Kritik an Pistorius' Rüstungskurs:Top-Ökonom warnt vor verpuffenden Rüstungsmilliarden
Deutschland investiert laut IfW-Präsident Schularick sein Geld für Verteidigung nicht in die richtigen Systeme. Er fordert einen Kurswechsel hin zu KI, Drohnen und Robotik.
Ökonom Moritz Schularick wirft Verteidigungsminister Pistorius vor, zu stark in klassische Waffensysteme zu investieren. Stattdessen brauche es mehr Geld für moderne Technologien.
10.08.2026 | 0:41 minDer Präsident des Kieler Instituts für Weltwirtschaft (IfW), Moritz Schularick, wirft Verteidigungsminister Boris Pistorius (SPD) falsche Akzente bei Rüstungs-Investitionen vor.
Der "Süddeutschen Zeitung" sagte Schularick, statt die 700 Milliarden Euro - die bis 2030 für die Modernisierung der Bundeswehr zur Verfügung stünden - gezielt in Waffensysteme der Zukunft zu investieren, gebe Pistorius einen Großteil des Geldes weiter für Panzer, Fregatten und andere veraltete Technologien aus. Das weitgehend kreditfinanzierte Milliardenprogramm, mit dem man bei richtiger Verwendung auch das Wirtschaftswachstum ankurbeln könnte, drohe deshalb weitgehend zu verpuffen.
Ökonom: Deutschland sollte auf KI, Robotik und Drohnen setzen
Seit dem russischen Überfall auf die Ukraine im Februar 2022 hat sich Schularick intensiv mit der Frage beschäftigt, wie Deutschland verteidigungsfähig werden und zugleich die Wachstumskrise überwinden kann. In diesem Zusammenhang hatte er Pistorius wiederholt kritisiert.
"Wir haben viel Kapital, viel industrielles Know-how und in Teilbereichen auch immer noch hochmoderne Technologien", sagte der IfW-Chef mit Blick auf Deutschlands Stärken.
Was wir nicht haben, sind Hunderttausende Menschen, die in Panzer steigen und an die Front fahren möchten. Das heißt: Statt auf mehr Soldaten, mehr bemannte Fahrzeuge und mehr Kasernen müssen wir - wo immer möglich - auf KI, Robotik, Drohnen und Satellitentechnik setzen.

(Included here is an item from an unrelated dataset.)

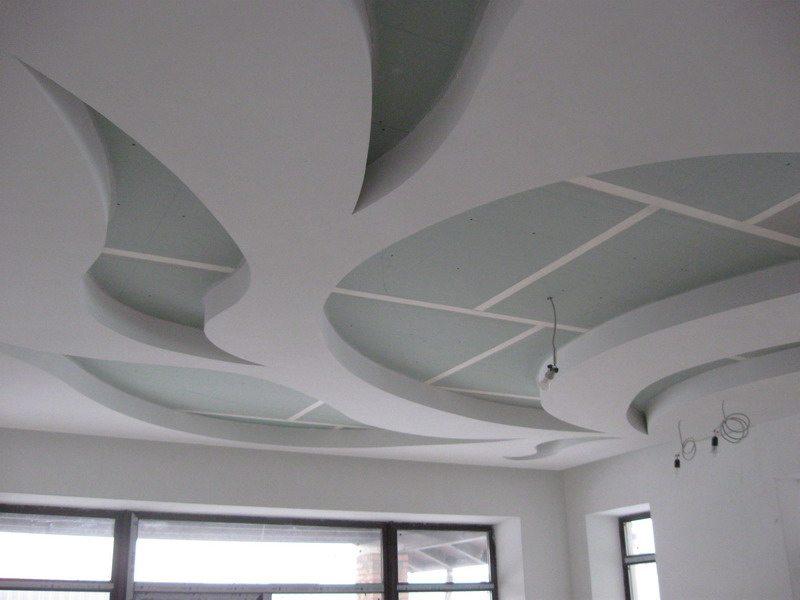 Подвесной потолок по технологии Тиги-Кнауф.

Moritz Schularick, Präsident des Kieler Instituts für Weltwirtschaft (IfW)
Schularick fordert zentralen Koordinator für Beschaffung
Ein einzelnes und zudem "sehr langsames" Ministerium ist aus Sicht des Wirtschaftswissenschaftlers mit der Neuorganisation der deutschen und europäischen Verteidigungsstrategie überfordert. Stattdessen sei jemand nötig, "der mit politischer Macht ausgestattet ist, Industrie, Start-ups und Ministerien zusammenbringt, Friktionen ausräumen kann und alles auf ein Ziel konzentriert".
Er könne sich beispielsweise den früheren Telekom-Vorstandschef René Obermann oder Ex-Airbus-Chef Tom Enders als einen solchen Koordinator im Kanzleramt vorstellen, sagte der Ökonom.
"Bundesregierung und Industrie müssen sich umstellen"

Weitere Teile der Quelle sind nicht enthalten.